Remember that money phone pic Evander Kane posted from Las Vegas during the 2012-13 NHL lockout? You know, the one with the stacks of American 100 dollar bills? Well, today old friend Evander is $26.8 million in the glue, and hands up anyone who’s surprised to learn that he’s in trouble again? Didn’t think so. Kane, of course, isn’t the first high-salaried athlete to squander a fortune, and he won’t be the last. It’s just that it’s a particularly bad look for him, since a lot of the Jets faithful recall Kane flaunting his wealth with that money phone pic. Today he’d have to borrow a quarter to call someone who cares in Winnipeg, and that’s sad.
Say, here’s some good news: Add the name Hayley Moore to the growing list of women stepping into prominent positions in men’s professional sports. The American Hockey League has recruited Hayley as its Vice President of Hockey Operations, and she’ll be on the job early next month, once the National Women’s Hockey League Isobel Cup tournament wraps up in Lake Placid. At present, she’s president of the Boston Pride, after serving as team GM and deputy commissioner and director of player development for the NWHL.
There’s a very good reason why copy editors exist: They can save a writer’s bacon. Unfortunately, they were asleep on the rim when Steve Simmons of Postmedia Tranna filed this copy last weekend: “Yes, American hockey is pretty darn good,” he wrote. “And no, that’s not necessarily new. Twenty years ago, Sidney Crosby scored the Golden Goal in overtime. The opponent: Team USA, winner of the 1986 World Cup.” D’oh! Twenty years ago, Crosby was in Junior High and the World Cup of Hockey didn’t exist in 1986.
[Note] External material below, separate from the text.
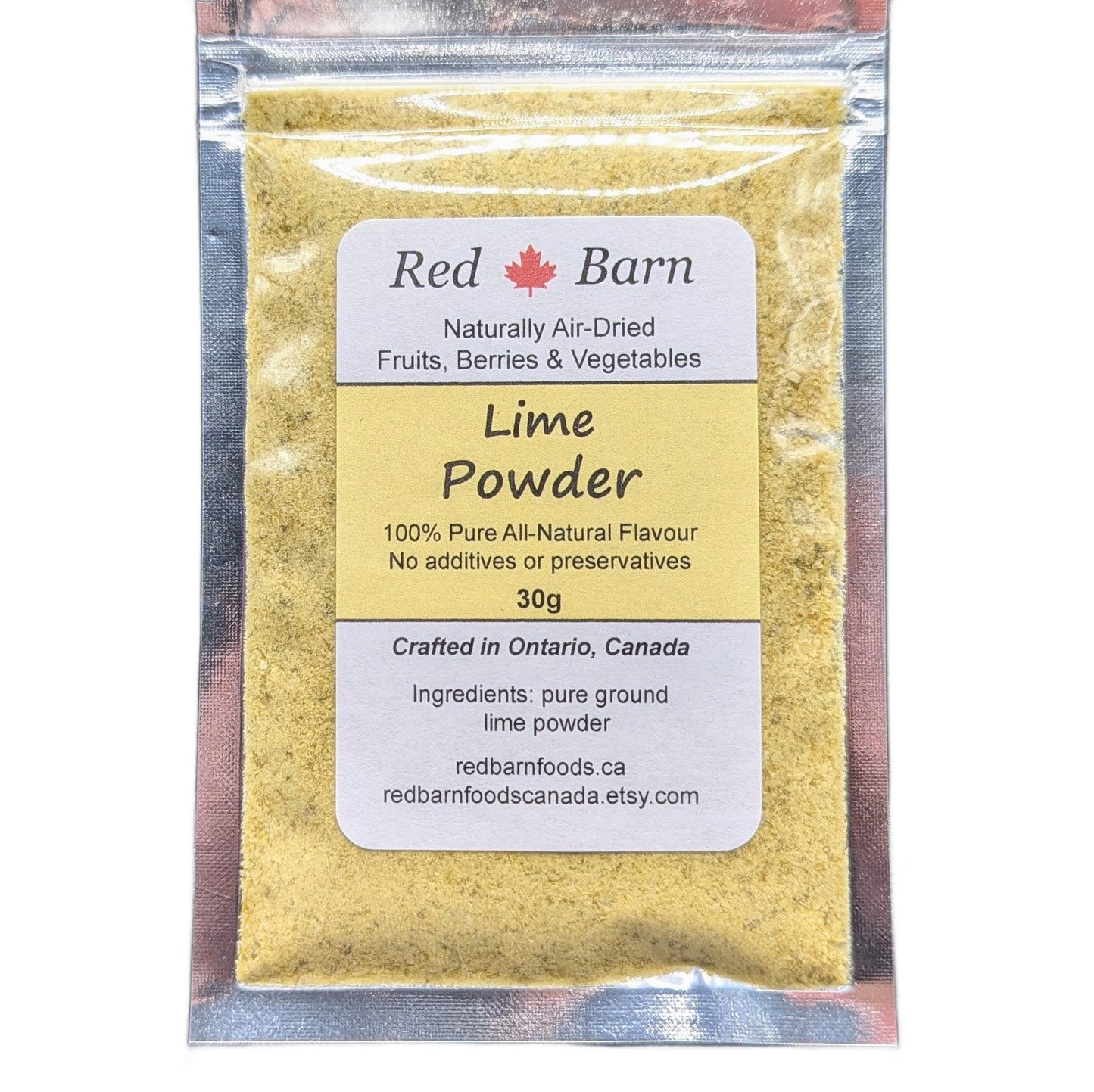 Packaged lime powder with Red Barn label on a white background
That reminds me of one of my worst gaffes, although not in a byline article. I referred to the Major League Baseball all-star game in July as the “annual Fall Classic.” Gus Collins was on the sports desk that night at the Winnipeg Tribune, and he didn’t catch the mistake. I noticed it at first light the following morning while eating breakfast. Scant seconds later, Gus was on the blower. “Did you see it?” he asked. To which I replied, “Sorry, Gus, I can’t talk right now. I just choked on my Cheerios.”
According to Maggie Haberman of the New York Times, Donald Trump is “gutted” over the PGA of America voting to remove its 2022 signature tournament from his Trump National golf course in Bedminster, N.J. Not to worry, Trumpsters. Apparently Rudy Giuliana is already on the case, arranging a press conference at a convenient Four Seasons Greenskeeper Shed, whereupon he will demand a mulligan for Trump and vow to challenge the vote in the highest Kangaroo Court he can find.
And, finally, golfers Gary Player and Annika Sorenstam accepted the Presidential Medal of Freedom from Donald Trump last week, but New England Patriots head coach Bill Belichick, a one-time Trumpite, wants no part of the trinket. To get even for the betrayal, it’s believed Trump stomped his feet, shook his tiny fists, and demanded his MAGA hat back.